AIM OF THE TASK - Which lines in the listing below contain the string "further"? Pull out each such line, treating uppercase and lowercase as different.

SUPPLIED MATERIAL -
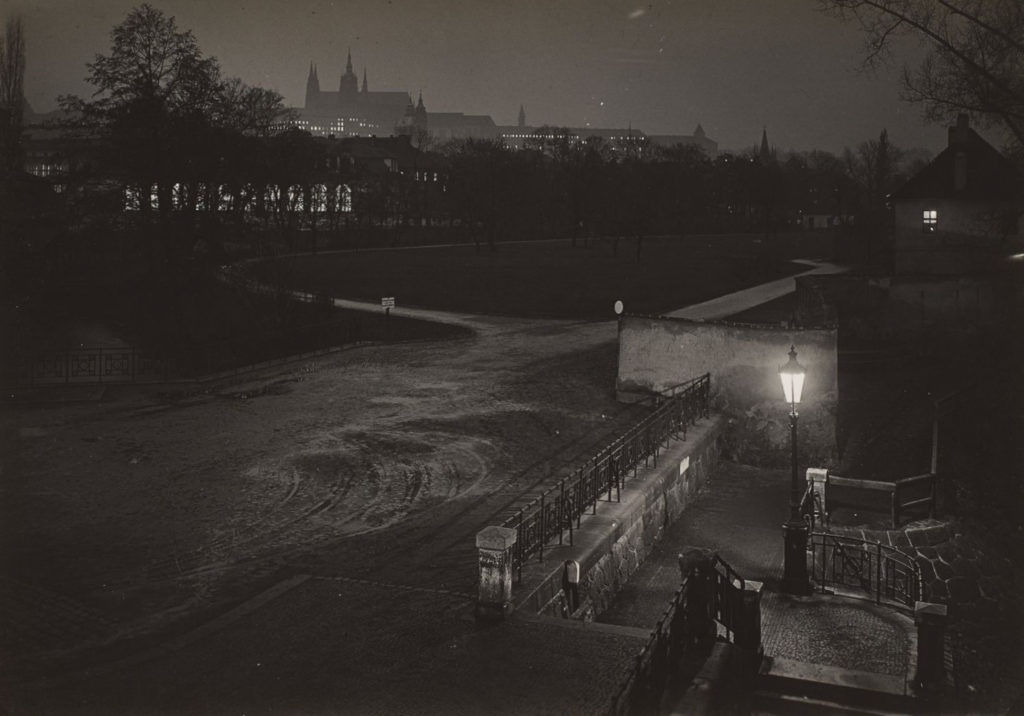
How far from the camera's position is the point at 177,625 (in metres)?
10.3

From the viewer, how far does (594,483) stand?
528 inches

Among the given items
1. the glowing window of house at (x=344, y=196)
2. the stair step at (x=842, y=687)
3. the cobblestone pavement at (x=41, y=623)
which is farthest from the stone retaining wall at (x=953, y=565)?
the glowing window of house at (x=344, y=196)

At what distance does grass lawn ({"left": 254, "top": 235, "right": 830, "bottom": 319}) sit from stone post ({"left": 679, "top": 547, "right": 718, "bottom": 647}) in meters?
28.5

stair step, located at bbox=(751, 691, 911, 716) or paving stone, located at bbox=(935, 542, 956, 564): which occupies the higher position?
stair step, located at bbox=(751, 691, 911, 716)

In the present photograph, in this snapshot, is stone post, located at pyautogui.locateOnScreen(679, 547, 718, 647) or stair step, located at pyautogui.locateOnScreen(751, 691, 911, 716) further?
stone post, located at pyautogui.locateOnScreen(679, 547, 718, 647)

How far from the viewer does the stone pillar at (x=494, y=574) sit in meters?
9.96

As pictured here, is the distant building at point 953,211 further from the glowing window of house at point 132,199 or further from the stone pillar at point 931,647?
the stone pillar at point 931,647

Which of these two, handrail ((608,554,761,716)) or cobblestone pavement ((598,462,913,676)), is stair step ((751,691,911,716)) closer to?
handrail ((608,554,761,716))

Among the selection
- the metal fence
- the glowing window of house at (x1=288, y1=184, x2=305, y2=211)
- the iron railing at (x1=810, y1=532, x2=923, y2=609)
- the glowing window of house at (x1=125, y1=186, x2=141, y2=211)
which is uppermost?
the glowing window of house at (x1=288, y1=184, x2=305, y2=211)

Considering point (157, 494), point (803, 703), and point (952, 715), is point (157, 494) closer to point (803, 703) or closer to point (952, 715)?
point (803, 703)

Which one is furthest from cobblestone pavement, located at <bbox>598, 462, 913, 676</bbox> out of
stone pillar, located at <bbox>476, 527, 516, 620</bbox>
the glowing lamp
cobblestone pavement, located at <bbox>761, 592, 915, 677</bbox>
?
the glowing lamp

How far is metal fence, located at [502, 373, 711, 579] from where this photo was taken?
37.1 feet

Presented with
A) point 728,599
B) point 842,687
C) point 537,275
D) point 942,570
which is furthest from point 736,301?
point 842,687

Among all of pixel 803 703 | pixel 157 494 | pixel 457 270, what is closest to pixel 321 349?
pixel 157 494
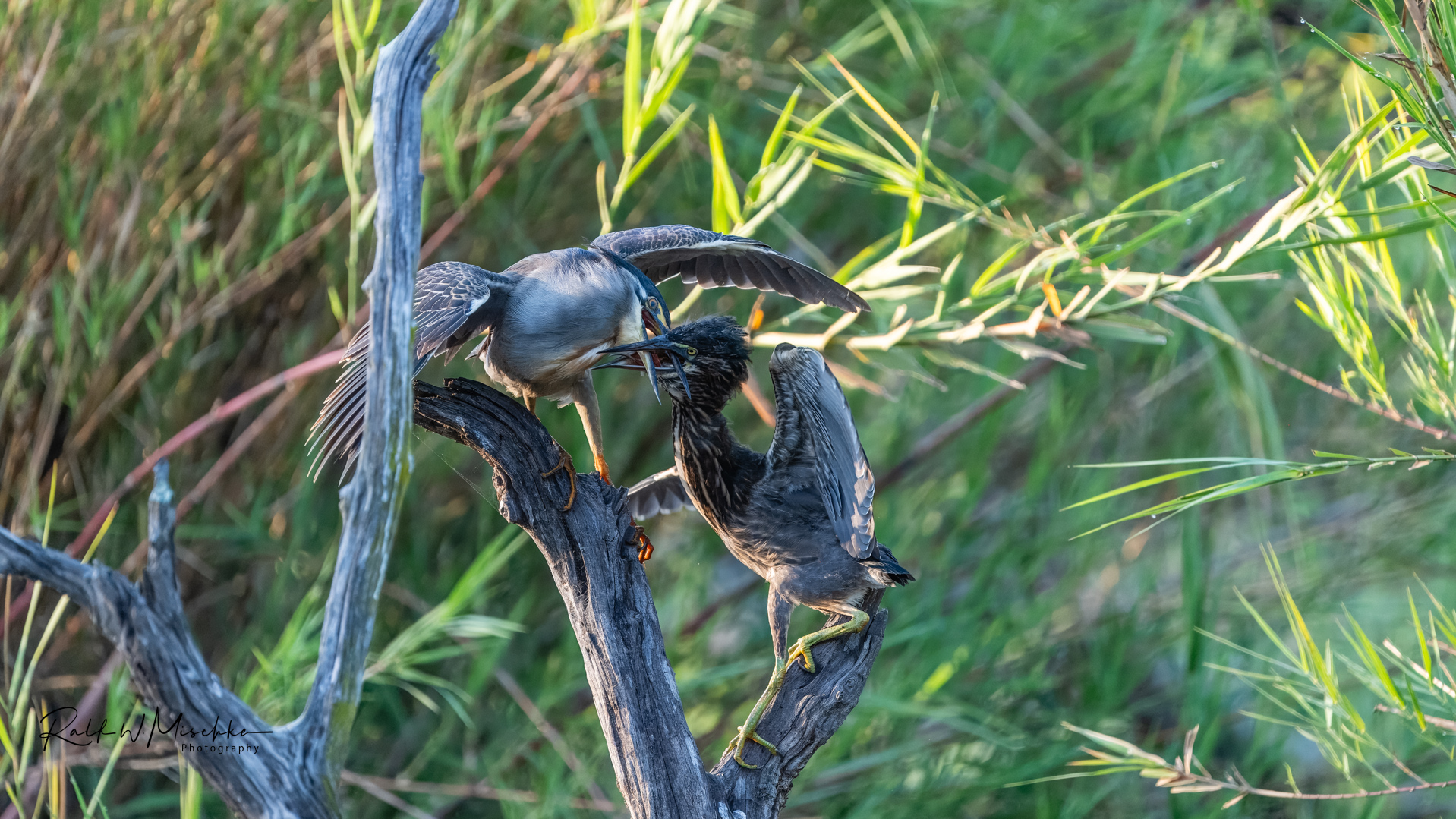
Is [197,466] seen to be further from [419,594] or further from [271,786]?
[271,786]

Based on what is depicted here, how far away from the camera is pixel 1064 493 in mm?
2568

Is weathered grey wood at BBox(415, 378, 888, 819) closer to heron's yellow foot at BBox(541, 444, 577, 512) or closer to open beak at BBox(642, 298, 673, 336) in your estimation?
heron's yellow foot at BBox(541, 444, 577, 512)

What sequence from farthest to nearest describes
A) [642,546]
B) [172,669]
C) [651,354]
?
1. [651,354]
2. [642,546]
3. [172,669]

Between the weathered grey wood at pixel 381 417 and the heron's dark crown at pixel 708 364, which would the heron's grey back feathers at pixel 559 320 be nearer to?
the heron's dark crown at pixel 708 364

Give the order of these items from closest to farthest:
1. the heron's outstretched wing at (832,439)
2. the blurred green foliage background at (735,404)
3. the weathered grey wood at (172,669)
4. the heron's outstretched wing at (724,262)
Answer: the weathered grey wood at (172,669) → the heron's outstretched wing at (832,439) → the heron's outstretched wing at (724,262) → the blurred green foliage background at (735,404)

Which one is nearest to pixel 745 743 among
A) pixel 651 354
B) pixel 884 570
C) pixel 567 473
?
pixel 884 570

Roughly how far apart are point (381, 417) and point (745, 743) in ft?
1.83

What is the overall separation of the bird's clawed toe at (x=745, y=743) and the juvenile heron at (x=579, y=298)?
31 cm

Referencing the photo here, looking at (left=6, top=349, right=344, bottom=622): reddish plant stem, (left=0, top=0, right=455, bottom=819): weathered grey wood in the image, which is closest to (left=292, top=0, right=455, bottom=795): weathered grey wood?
(left=0, top=0, right=455, bottom=819): weathered grey wood

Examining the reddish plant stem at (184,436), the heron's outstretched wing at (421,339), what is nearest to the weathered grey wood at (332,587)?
the heron's outstretched wing at (421,339)

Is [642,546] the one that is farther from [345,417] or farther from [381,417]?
[381,417]

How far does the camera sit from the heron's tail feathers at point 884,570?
107 cm

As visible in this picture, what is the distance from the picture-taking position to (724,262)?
139cm

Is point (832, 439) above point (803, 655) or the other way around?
above
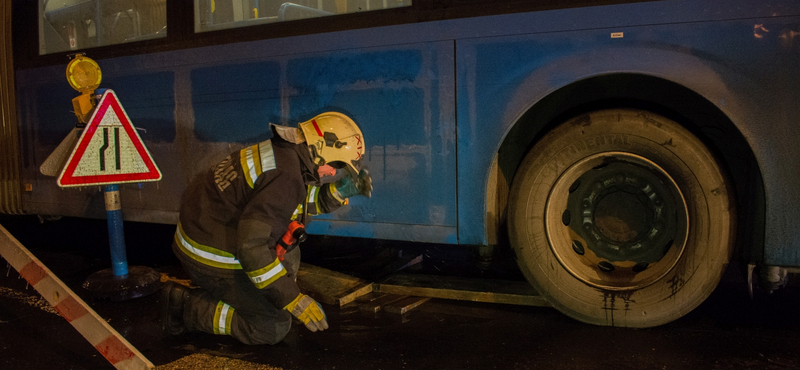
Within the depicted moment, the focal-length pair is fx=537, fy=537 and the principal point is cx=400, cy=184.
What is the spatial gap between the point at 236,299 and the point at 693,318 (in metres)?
2.52

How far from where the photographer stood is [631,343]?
2.67 metres

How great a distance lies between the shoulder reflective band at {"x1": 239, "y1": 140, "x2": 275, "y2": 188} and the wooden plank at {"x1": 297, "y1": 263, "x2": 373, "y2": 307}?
3.73 ft

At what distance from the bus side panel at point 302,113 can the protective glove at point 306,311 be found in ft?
2.71

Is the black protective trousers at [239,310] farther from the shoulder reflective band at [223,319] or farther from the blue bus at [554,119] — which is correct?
the blue bus at [554,119]

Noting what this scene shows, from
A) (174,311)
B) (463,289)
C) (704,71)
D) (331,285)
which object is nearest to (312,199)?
(331,285)

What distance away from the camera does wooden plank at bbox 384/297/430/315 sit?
329 cm

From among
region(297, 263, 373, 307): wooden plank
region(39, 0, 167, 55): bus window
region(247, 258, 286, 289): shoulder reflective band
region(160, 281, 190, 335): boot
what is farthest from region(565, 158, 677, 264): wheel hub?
region(39, 0, 167, 55): bus window

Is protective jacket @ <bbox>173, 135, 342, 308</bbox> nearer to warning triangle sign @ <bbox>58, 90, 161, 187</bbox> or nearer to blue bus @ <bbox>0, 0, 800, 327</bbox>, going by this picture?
blue bus @ <bbox>0, 0, 800, 327</bbox>

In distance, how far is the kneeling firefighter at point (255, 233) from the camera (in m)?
2.59

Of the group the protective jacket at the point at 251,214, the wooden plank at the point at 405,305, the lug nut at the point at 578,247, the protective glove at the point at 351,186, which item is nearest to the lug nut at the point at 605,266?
the lug nut at the point at 578,247

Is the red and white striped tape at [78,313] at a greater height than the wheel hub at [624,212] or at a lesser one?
lesser

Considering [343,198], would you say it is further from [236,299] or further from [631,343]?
[631,343]

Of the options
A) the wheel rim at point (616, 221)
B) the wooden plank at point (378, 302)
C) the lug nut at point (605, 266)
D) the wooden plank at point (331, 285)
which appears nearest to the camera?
the wheel rim at point (616, 221)

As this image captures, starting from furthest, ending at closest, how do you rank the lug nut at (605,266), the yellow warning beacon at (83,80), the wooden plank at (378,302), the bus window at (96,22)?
the bus window at (96,22) → the yellow warning beacon at (83,80) → the wooden plank at (378,302) → the lug nut at (605,266)
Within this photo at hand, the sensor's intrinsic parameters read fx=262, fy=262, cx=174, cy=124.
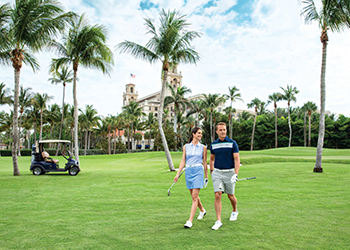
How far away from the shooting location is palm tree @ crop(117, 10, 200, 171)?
18.1 metres

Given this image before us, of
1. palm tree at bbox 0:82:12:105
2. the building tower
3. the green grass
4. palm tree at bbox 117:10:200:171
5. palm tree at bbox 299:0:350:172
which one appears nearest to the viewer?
the green grass

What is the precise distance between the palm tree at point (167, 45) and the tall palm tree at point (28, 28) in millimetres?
4548

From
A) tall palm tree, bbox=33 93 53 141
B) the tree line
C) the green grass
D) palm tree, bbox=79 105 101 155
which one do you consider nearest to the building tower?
palm tree, bbox=79 105 101 155

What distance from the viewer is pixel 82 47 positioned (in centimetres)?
1869

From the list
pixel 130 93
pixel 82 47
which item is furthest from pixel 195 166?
pixel 130 93

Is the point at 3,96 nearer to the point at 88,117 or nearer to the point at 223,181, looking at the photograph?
the point at 88,117

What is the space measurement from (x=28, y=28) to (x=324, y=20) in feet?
55.9

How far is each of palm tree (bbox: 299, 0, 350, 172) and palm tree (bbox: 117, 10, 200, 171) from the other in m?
7.17

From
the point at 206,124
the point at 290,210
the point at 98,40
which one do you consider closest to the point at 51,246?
the point at 290,210

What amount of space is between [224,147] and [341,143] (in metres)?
61.7

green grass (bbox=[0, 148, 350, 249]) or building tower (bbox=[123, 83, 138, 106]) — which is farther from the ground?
building tower (bbox=[123, 83, 138, 106])

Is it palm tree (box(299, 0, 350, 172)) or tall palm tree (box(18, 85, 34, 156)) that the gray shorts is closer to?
palm tree (box(299, 0, 350, 172))

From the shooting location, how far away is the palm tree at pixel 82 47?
18109mm

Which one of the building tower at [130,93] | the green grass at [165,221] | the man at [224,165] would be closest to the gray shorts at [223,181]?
the man at [224,165]
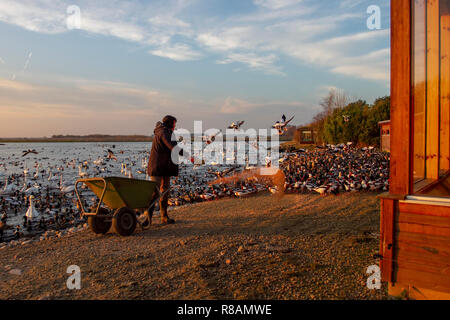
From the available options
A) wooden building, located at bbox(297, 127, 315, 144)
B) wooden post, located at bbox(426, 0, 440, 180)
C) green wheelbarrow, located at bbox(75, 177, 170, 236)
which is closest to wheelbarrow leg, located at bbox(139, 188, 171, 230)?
green wheelbarrow, located at bbox(75, 177, 170, 236)

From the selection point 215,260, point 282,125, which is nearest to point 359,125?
point 282,125

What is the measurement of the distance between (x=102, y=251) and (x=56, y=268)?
0.85 meters

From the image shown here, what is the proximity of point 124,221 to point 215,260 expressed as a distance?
8.11ft

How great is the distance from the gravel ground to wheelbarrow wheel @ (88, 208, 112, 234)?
19cm

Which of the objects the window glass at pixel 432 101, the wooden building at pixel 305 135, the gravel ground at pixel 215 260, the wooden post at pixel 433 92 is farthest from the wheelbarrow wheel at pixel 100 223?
the wooden building at pixel 305 135

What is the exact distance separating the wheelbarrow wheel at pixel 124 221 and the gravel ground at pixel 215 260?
172 mm

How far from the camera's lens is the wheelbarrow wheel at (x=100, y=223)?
23.3ft

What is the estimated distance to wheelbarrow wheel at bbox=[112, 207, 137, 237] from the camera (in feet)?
21.5

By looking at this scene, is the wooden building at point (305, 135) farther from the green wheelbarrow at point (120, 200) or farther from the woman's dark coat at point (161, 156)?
the green wheelbarrow at point (120, 200)

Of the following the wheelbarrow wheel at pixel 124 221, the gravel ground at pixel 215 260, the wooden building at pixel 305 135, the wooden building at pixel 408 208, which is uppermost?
the wooden building at pixel 305 135

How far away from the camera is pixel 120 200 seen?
6.87 metres
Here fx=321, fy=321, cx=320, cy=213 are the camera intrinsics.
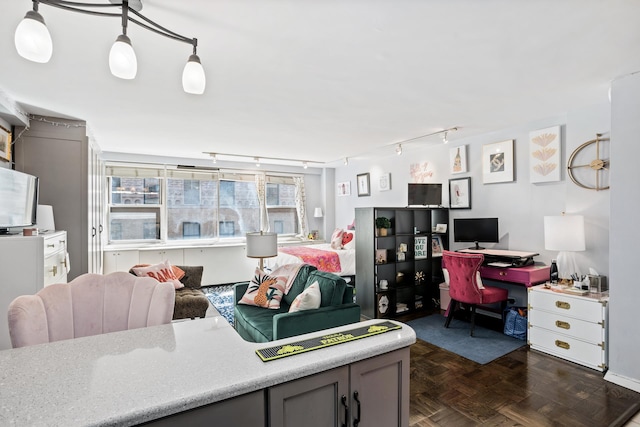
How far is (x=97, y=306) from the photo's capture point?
1.49 meters

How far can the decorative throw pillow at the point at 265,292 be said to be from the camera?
10.9ft

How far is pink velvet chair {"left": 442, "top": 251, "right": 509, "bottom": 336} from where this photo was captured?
141 inches

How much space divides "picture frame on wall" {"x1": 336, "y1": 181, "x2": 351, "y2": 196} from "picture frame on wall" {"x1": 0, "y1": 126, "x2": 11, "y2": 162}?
18.3 ft

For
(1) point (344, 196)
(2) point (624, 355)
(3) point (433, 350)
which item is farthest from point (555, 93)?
(1) point (344, 196)

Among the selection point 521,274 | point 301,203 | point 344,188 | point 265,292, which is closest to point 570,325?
point 521,274

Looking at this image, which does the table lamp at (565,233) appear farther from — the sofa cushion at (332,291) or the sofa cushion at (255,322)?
the sofa cushion at (255,322)

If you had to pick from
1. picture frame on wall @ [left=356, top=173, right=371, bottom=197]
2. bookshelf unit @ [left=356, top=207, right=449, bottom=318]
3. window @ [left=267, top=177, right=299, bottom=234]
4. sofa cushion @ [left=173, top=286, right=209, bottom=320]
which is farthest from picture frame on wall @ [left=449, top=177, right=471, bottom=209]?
window @ [left=267, top=177, right=299, bottom=234]

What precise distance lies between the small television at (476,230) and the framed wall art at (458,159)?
0.80 metres

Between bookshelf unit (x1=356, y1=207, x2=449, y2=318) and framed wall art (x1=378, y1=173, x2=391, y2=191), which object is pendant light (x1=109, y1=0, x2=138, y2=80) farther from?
framed wall art (x1=378, y1=173, x2=391, y2=191)

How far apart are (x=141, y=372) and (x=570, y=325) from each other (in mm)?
3623

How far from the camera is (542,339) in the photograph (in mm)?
3262

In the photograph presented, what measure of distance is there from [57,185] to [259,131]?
7.96 feet

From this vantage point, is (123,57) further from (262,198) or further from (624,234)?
(262,198)

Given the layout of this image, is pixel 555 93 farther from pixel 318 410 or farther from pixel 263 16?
pixel 318 410
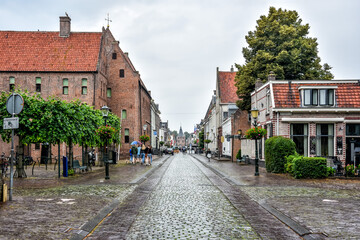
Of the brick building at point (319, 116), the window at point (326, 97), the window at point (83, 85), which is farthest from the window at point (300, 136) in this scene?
the window at point (83, 85)

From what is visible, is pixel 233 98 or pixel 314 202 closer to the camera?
pixel 314 202

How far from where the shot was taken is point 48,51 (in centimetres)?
4434

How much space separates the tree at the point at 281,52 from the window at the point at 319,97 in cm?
893

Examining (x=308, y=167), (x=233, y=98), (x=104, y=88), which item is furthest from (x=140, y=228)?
(x=233, y=98)

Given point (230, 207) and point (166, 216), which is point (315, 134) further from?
point (166, 216)

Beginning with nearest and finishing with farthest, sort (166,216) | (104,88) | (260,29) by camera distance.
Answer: (166,216)
(260,29)
(104,88)

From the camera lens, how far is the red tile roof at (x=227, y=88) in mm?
64250

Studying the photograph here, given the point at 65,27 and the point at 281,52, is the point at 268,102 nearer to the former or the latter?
the point at 281,52

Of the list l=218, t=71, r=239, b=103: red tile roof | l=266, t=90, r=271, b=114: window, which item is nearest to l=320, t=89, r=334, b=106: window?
l=266, t=90, r=271, b=114: window

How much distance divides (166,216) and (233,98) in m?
56.1

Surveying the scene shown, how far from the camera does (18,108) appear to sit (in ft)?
38.4

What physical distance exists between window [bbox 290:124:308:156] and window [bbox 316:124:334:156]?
0.78m

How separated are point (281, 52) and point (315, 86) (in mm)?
9678

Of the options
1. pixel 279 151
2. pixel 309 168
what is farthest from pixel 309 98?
pixel 309 168
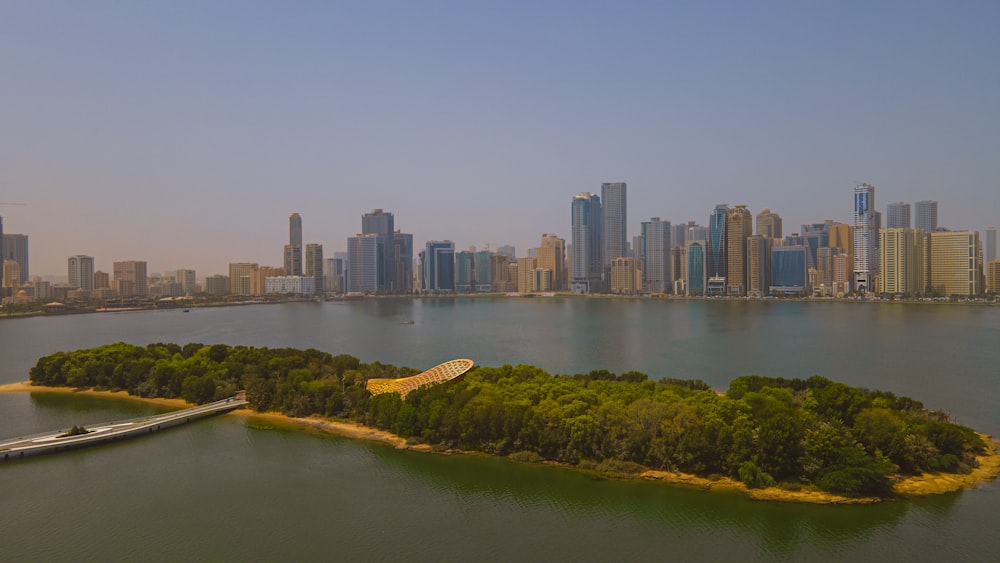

SOLUTION TO THE EXERCISE -
In the present photograph, in this snapshot, is stone post, located at pyautogui.locateOnScreen(679, 547, 718, 647) or stair step, located at pyautogui.locateOnScreen(751, 691, 911, 716) further?
As pictured here, is the distant building at point 953,211 further from the glowing window of house at point 132,199 or further from the stone pillar at point 931,647?
Is [197,466] seen to be further from [419,594] or further from [271,786]?
Considering [343,198], would you say it is further from [236,299] or further from [631,343]?
From this vantage point, is (123,57) further from (262,198) or further from (624,234)?
Given point (230, 207) and point (166, 216), which is point (315, 134) further from?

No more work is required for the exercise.